Il PNRR, approvato dalla Commissione Europea, ha fra le sue sei missioni anche quella dedicata a istruzione e ricerca

Destinati 30,88 miliardi di euro tramite il Dispositivo per la Ripresa e Resilienza (RRF). Fondi che salgono a 33,81 miliardi se si considerano anche React EU e il Fondo complementare. Tutti i fondi allocati nel PNRR provenienti dal RRF devono essere spesi entro il 2026, anche grazie a parallele riforme che dovrebbero facilitarne l’utilizzo.

La Missione 4, intitolata “Istruzione e ricerca”, non è peraltro l’unica a mettere risorse sul potenziamento della ricerca e sviluppo. Anche la Missione 1 “Digitalizzazione, innovazione, competitività, cultura e turismo” stanzia dei fondi (o prevede crediti di imposta) soprattutto sulla ricerca applicata nel campo della digitalizzazione: di fatto la prosecuzione di Industria 4.0. La stessa Missione 2 dedicata alla transizione ecologica – la più cospicua con i suoi 60 miliardi di euro – riserva un po’ di risorse ad azioni di ricerca ambientale, nei campi del monitoraggio nei parchi e nelle riserve marine, dell’economia circolare e della scommessa dell’idrogeno e degli accumulatori.

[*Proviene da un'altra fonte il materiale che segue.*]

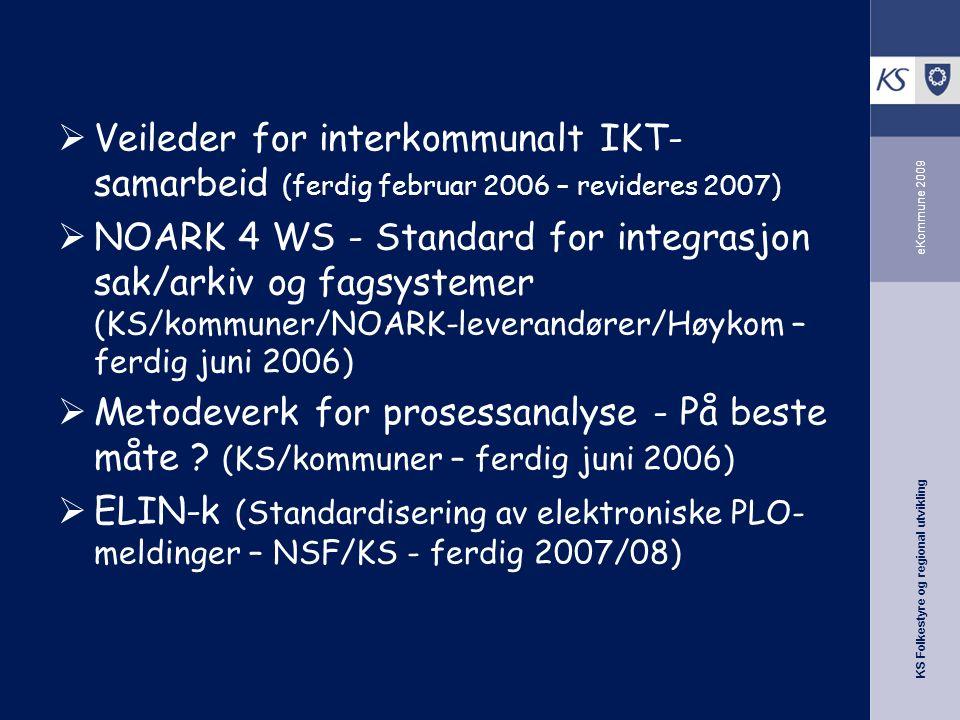 KS Folkestyre og regional utvikling eKommune 2009  Veileder for interkommunalt IKT- samarbeid (ferdig februar 2006 – revideres 2007)  NOARK 4 WS - Standard for integrasjon sak/arkiv og fagsystemer (KS/kommuner/NOARK-leverandører/Høykom – ferdig juni 2006)  Metodeverk for prosessanalyse - På beste måte .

Infine, la Missione 6 ha addirittura un capitolo che si intitola “Innovazione, ricerca e digitalizzazione del Sistema sanitario nazionale”. Indubbiamente però la posta più grossa la troviamo appunto nella Missione 4 “Istruzione e ricerca”, che con circa 20 miliardi di euro potenzia la scuola e con quasi 13 miliardi disegna un ambizioso programma denominato “Dalla ricerca all’impresa”.


Figura 1. Estrapolazione dalla tabella 1.1 del PNRR. Si riportano sia i fondi del Dispositivo per la Ripresa e Resilienza (RRF) – allocati dal PNRR – sia i fondi del React EU e del Fondo complementare.

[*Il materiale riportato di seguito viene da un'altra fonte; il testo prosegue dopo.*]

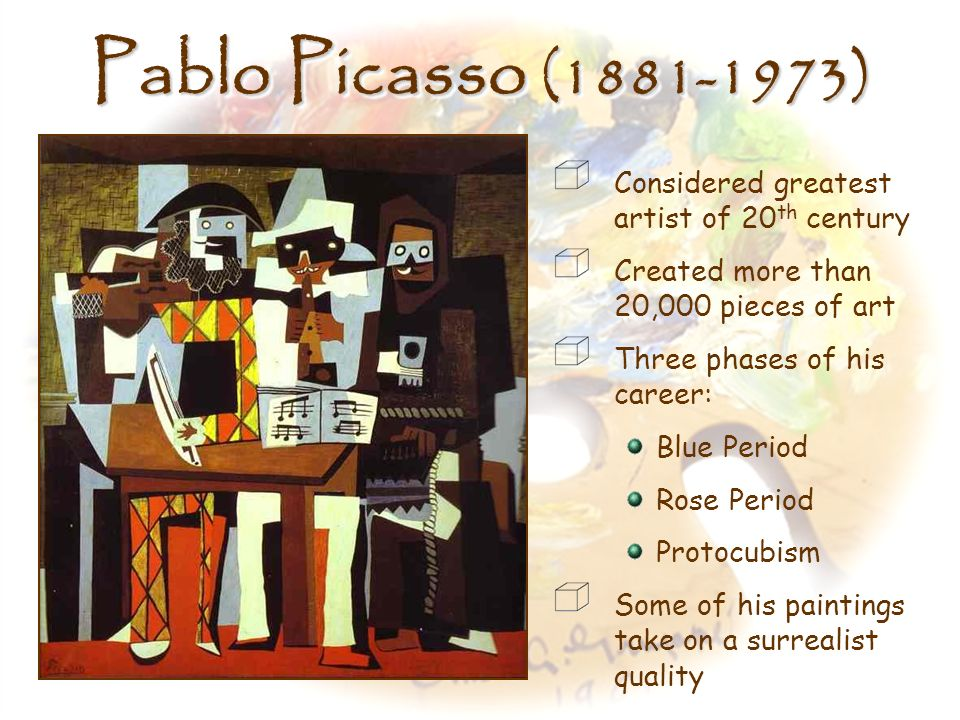 Pablo Picasso (1881-1973) Considered greatest artist of 20th century
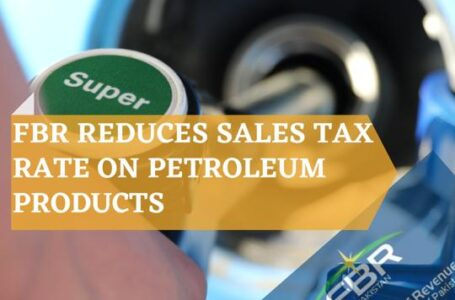 FBR Reduces Sales Tax Rate on Petroleum Products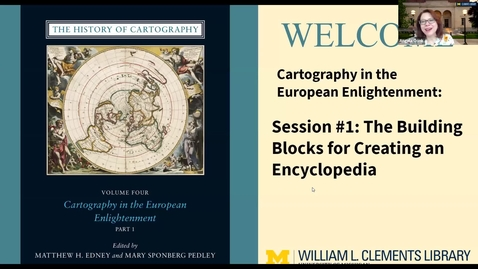 """Thumbnail for entry 2021 March 9, """"The Building Blocks for Creating an Encyclopedia"""" - Part 1/3 History of Cartography Virtual Discover Series"""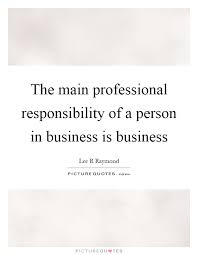 Professional Quotes Inspiration The Main Professional Responsibility Of A Person In Business Is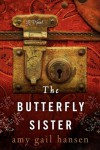 The Butterfly Sister - Amy Gail Hansen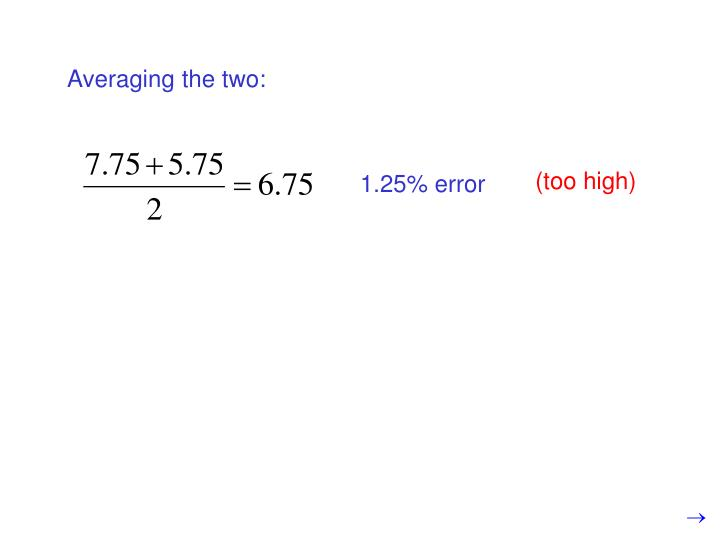 Averaging the two:
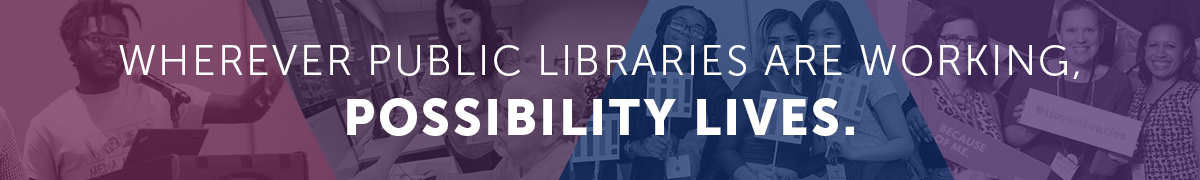 Wherever public libraries are working, possibility lives.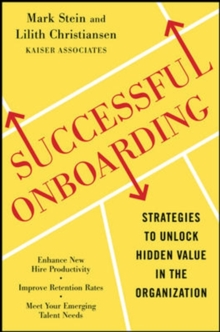 Successful Onboarding: Strategies to Unlock Hidden Value Within Your Organization, Hardback Book
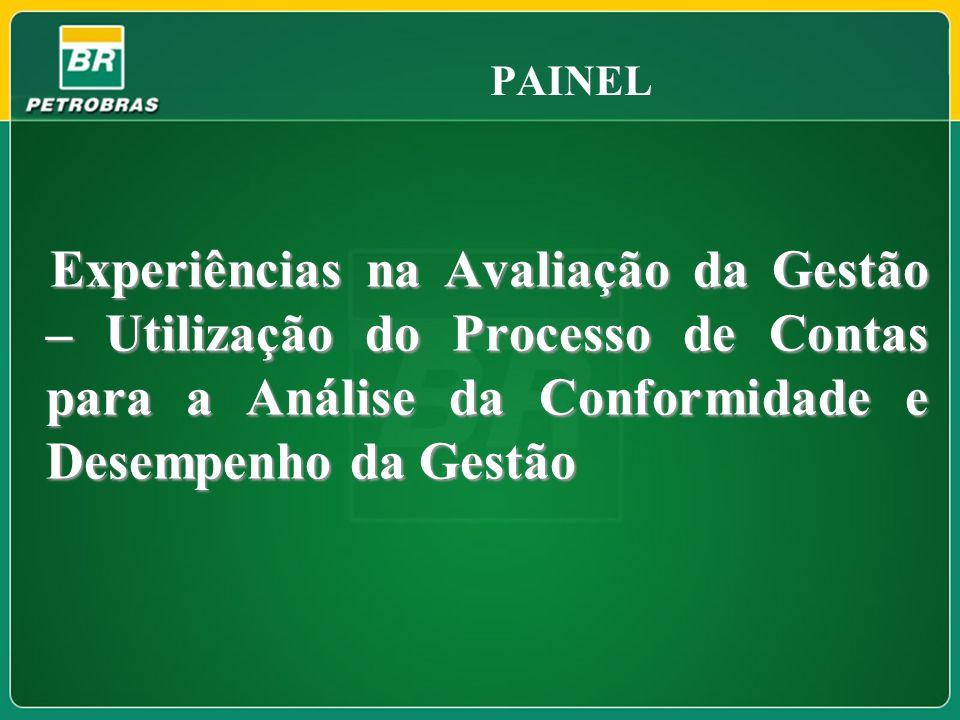 PAINEL Experiências na Avaliação da Gestão – Utilização do Processo de Contas para a Análise da Conformidade e Desempenho da Gestão.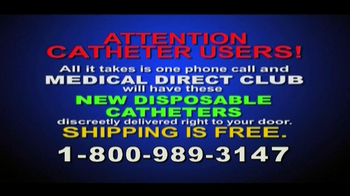 Medical Direct Club TV Spot, 'Attention Catheter Users'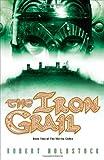 The Iron Grail (The Merlin Codex)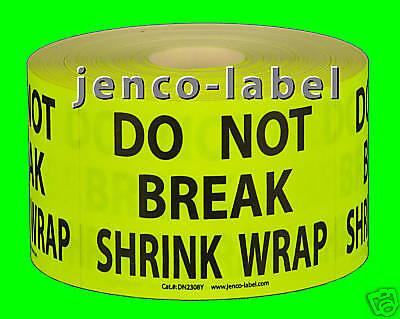 Dn2308y 500 2x3 Do Not Break Stretch Wrap Labelsticker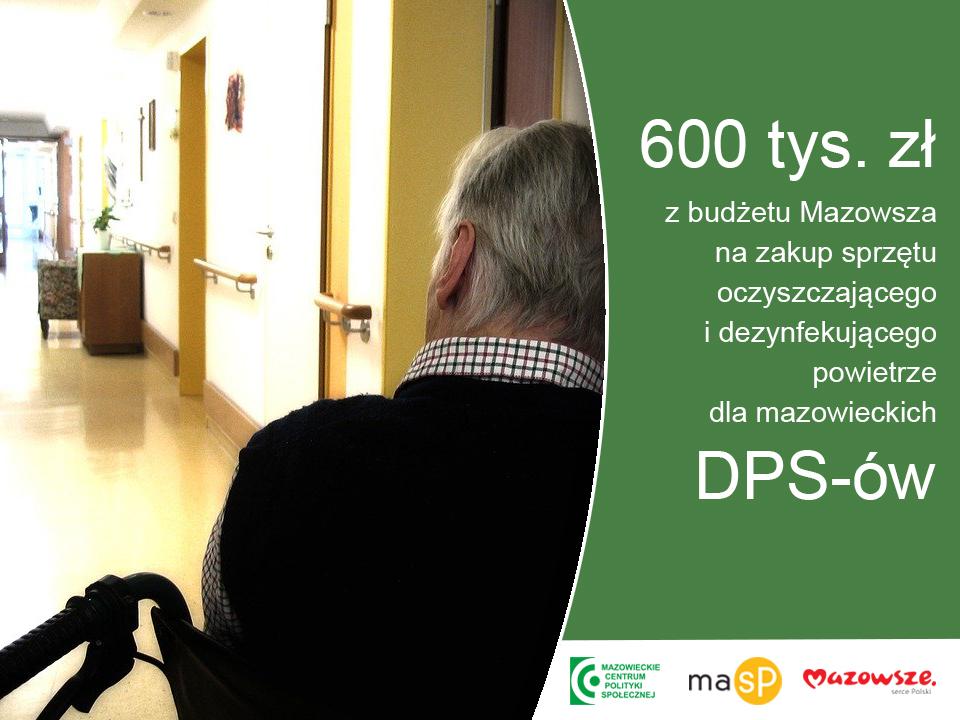 zdjęcie mężczyzny na wózku w domu opieki, obok napis: 600 tys. zł z budżetu Mazowsza na zakup sprzętu oczyszczającego i dezynfekującego powietrze dla mazowieckich DPS-ów. Niżej logo MCPS, MASP i Mazowsze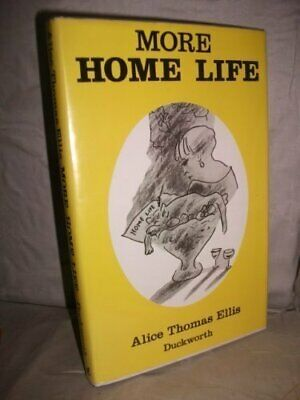 More Home Life by Ellis, Alice Thomas Hardback Book The Cheap Fast Free Post
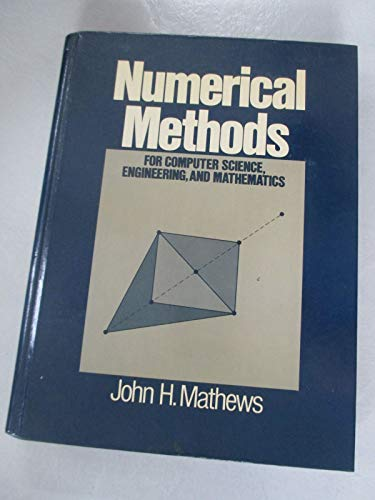 9780136266563: Numerical Methods for Computer Science, Engineering and Mathematics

Come riconosce lo stesso PNRR in più parti, la ricerca italiana soffre di una decennale disattenzione. La nostra spesa pubblica in ricerca e sviluppo (R&S) si aggira da qualche anno intorno all’1,4% del PIL (media OCSE: 2,4%), con finanziamenti dal pubblico pari allo 0,5% del Pil e i finanziamenti privati allo 0,9 % (media OCSE dal privato: 1,7%). Oltre poi a una carenza generalizzata nella domanda di innovazione, in Italia il numero di “ricercatori per persone attive occupate dalle imprese” è circa la metà della media europea; fatto che si ripercuote anche nelle pubblicazioni scientifiche che vedono la compresenza di ricercatori del pubblico e del settore privato, che nel 2019 erano la metà di quelle europee. Segno questo che la collaborazione fra ricerca accademica e industriale è ancora poco sviluppata rispetto ad altre realtà. Ragione che ha spinto il PNRR a focalizzarsi particolarmente su questo settore della ricerca orientata all’innovazione.



Gli assi portanti: dalla ricerca all’impresa

La missione 4 prevede una riforma accoppiata a uno specifico investimento di circa 430 milioni – nella componente relativa all’istruzione – per ampliare e semplificare il coinvolgimento di dottorati nelle imprese e nei centri di ricerca. Ma la voce maggiore di spesa rientra nella seconda componente della missione 4, “Dalla ricerca all’impresa”, per la quale vengono allocati circa 12 miliardi. Questa componente si articola in una riforma preliminare per “promuovere la semplificazione e la mobilità” e in tre linee di investimento, per un totale di undici investimenti specifici. Il Piano riporta che “per tutte le misure sono previste procedure di selezione su base competitiva”. In altre parole. In tutte le missioni del PNRR le risorse previste non vengono stanziate a priori e a pioggia a determinati enti, ma sono previsti in specifici bandi competitivi che verranno lanciati dal prossimo autunno. Novità questa non da poco, e che se correttamente svolta dovrebbe tendere a premiare chi presenterà progetti più convincenti.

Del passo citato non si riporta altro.